- Text:

Congo in the Crosshairs

by Paul Harris

Dissident Voice

June 5, 2003


The world's press is finally starting to notice the terrible strife in the Democratic Republic of Congo (DRC); the world's governments are still waffling over what, if anything, they should do about it.


Since 1998, a civil war has been a daily reality for the people of DRC. While YellowTimes.org was certainly not the first news service to notice what was occurring, our News From The Front section (NFTF.org) picked up this story in April and has carried 27 reports since April 9th documenting the ongoing struggles to secure some sort of lasting peace. Inasmuch as we do not presume that our efforts have spurred anyone else, it is gratifying to note that the mainstream press is finally beginning to take note of this disaster.


Unfortunately, the headlines are gloomy reading. Just in the past week: "Congolese beg for U.N. protection"; "DR Congo pygmies appeal to U.N."; "Congo tragedy shows up the U.N."; "Congo death toll: 2,500 per day"; "Canada missing in action"; "The shaming tragedy of Africa"; and "There will be no excuses for not knowing" have appeared in various media around the world.


DRC's recent history has been one of internal conflict. Much of this arose as the nation absorbed large numbers of refugees from the fighting in Rwanda and Burundi in 1994. While the current conflict dates back at least to its independence from European colonial rule in 1960, DRC also bears the scars of hundreds of years of inter-tribal animosity and, sometimes, violence.

- Material shown:
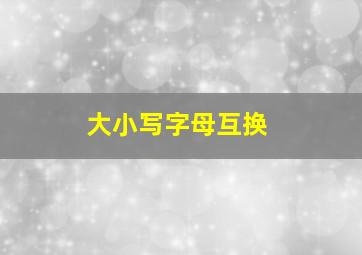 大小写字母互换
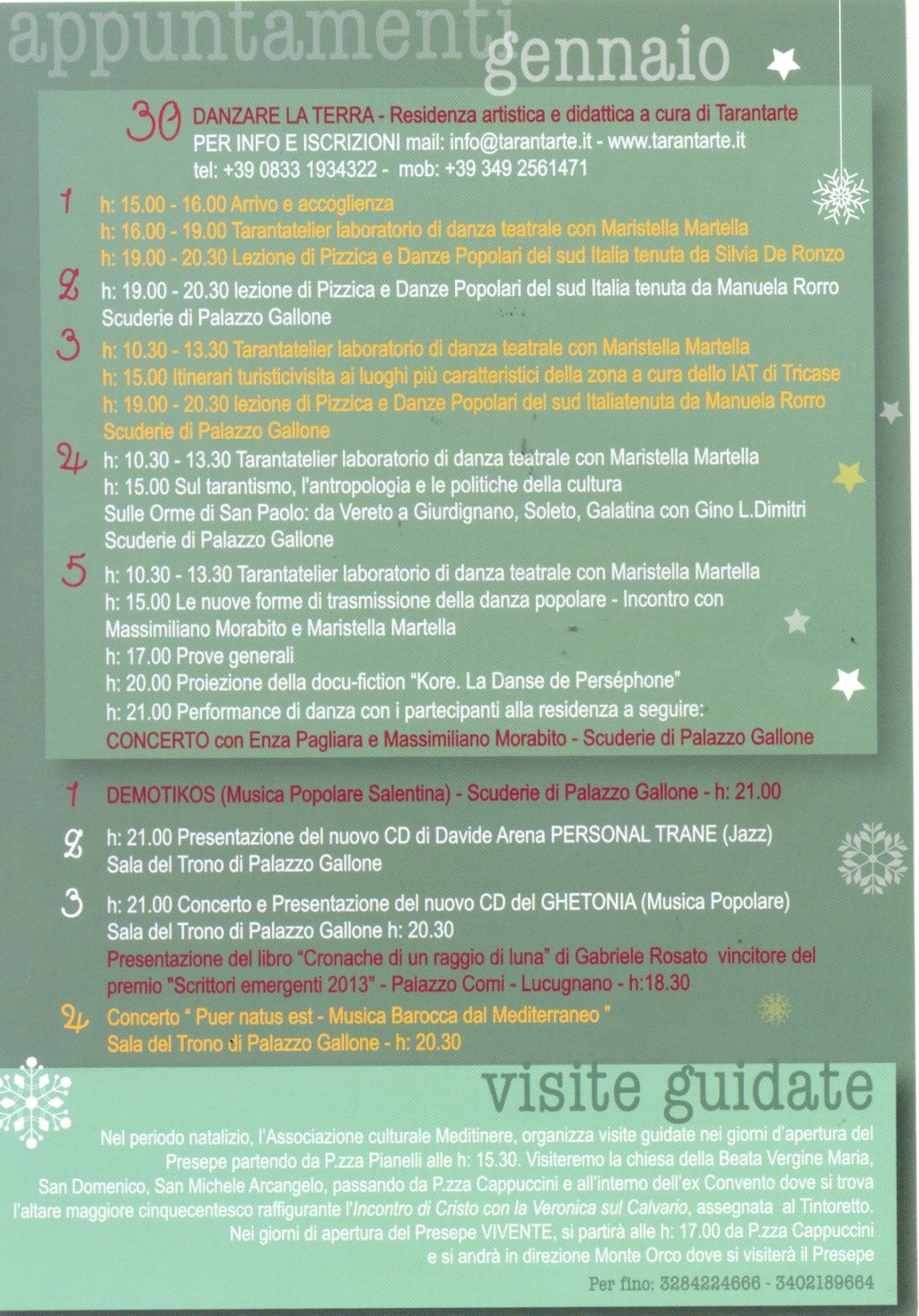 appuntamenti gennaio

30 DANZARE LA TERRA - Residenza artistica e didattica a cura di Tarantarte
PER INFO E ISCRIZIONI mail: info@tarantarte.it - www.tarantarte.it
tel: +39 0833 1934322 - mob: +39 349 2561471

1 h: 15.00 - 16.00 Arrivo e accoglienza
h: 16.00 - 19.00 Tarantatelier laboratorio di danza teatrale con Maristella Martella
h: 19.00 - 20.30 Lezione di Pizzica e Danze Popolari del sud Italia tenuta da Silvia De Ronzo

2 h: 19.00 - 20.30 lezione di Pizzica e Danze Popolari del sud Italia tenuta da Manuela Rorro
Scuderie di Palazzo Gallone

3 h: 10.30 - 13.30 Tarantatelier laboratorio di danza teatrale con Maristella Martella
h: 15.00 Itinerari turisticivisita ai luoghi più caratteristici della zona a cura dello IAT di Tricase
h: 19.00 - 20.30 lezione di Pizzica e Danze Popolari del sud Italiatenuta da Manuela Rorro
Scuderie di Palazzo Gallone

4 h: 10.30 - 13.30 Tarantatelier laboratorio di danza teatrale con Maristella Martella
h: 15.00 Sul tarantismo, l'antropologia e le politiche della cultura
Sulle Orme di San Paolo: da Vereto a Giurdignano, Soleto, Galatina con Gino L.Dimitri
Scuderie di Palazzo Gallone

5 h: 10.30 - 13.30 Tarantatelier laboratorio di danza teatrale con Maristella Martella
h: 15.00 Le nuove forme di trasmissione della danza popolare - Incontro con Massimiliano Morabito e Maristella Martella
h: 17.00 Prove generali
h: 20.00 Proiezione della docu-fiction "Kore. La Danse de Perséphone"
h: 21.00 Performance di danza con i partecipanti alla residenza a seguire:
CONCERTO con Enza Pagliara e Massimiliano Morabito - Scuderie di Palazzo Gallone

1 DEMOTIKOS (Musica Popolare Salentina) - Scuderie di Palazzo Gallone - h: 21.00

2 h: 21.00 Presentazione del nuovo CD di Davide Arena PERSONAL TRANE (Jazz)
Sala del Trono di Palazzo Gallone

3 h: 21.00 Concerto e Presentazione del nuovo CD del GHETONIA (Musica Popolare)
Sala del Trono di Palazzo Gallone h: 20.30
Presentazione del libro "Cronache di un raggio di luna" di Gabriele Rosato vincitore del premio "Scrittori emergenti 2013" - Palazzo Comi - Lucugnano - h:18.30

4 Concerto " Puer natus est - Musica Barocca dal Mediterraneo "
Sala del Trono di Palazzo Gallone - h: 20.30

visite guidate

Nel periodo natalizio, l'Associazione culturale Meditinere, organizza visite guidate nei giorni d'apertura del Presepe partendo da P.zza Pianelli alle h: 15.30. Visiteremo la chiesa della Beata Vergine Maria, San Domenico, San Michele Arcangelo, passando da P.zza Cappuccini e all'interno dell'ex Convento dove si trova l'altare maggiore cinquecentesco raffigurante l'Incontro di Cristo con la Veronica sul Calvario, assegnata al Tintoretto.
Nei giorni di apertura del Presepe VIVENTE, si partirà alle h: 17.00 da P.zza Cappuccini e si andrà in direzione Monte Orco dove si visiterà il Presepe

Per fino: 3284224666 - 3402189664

- Work request: Quote the Congo article above in full, word for word.

- Response box:
Congo in the Crosshairs

by Paul Harris

Dissident Voice

June 5, 2003


The world's press is finally starting to notice the terrible strife in the Democratic Republic of Congo (DRC); the world's governments are still waffling over what, if anything, they should do about it.


Since 1998, a civil war has been a daily reality for the people of DRC. While YellowTimes.org was certainly not the first news service to notice what was occurring, our News From The Front section (NFTF.org) picked up this story in April and has carried 27 reports since April 9th documenting the ongoing struggles to secure some sort of lasting peace. Inasmuch as we do not presume that our efforts have spurred anyone else, it is gratifying to note that the mainstream press is finally beginning to take note of this disaster.


Unfortunately, the headlines are gloomy reading. Just in the past week: "Congolese beg for U.N. protection"; "DR Congo pygmies appeal to U.N."; "Congo tragedy shows up the U.N."; "Congo death toll: 2,500 per day"; "Canada missing in action"; "The shaming tragedy of Africa"; and "There will be no excuses for not knowing" have appeared in various media around the world.


DRC's recent history has been one of internal conflict. Much of this arose as the nation absorbed large numbers of refugees from the fighting in Rwanda and Burundi in 1994. While the current conflict dates back at least to its independence from European colonial rule in 1960, DRC also bears the scars of hundreds of years of inter-tribal animosity and, sometimes, violence.